PROMPT: Go through the records and set each one down exactly, skipping any picture.

────────────────────────────────────────

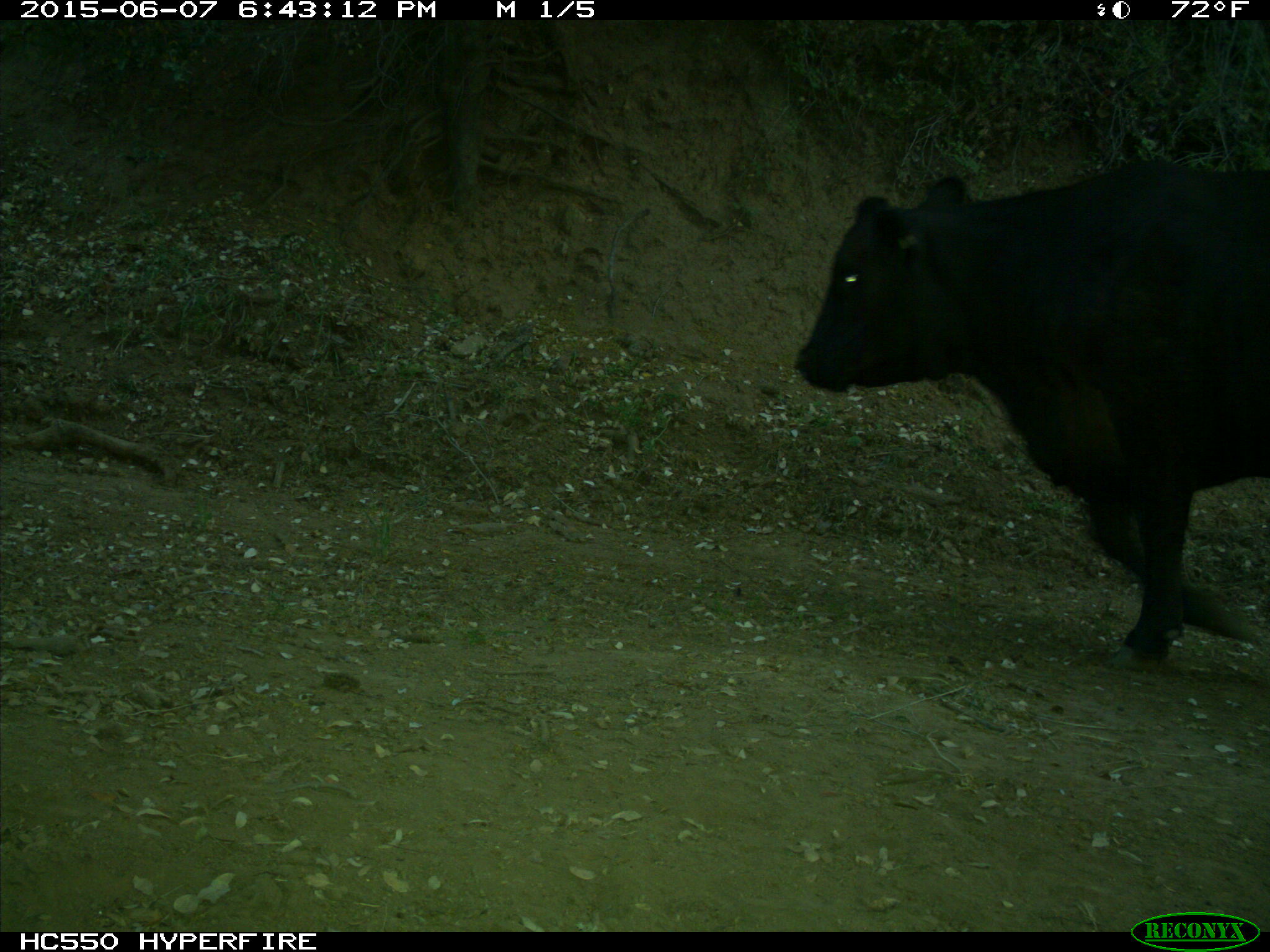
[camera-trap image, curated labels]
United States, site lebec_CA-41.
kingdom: Animalia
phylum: Chordata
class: Mammalia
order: Artiodactyla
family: Bovidae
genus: Bos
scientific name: Bos taurus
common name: domestic cow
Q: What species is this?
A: Bos taurus (domestic cow).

────────────────────────────────────────

TASK RESULT:
[camera-trap image, curated labels]
United States, site lebec_CA-41.
kingdom: Animalia
phylum: Chordata
class: Mammalia
order: Artiodactyla
family: Bovidae
genus: Bos
scientific name: Bos taurus
common name: domestic cow
Q: What species is this?
A: Bos taurus (domestic cow).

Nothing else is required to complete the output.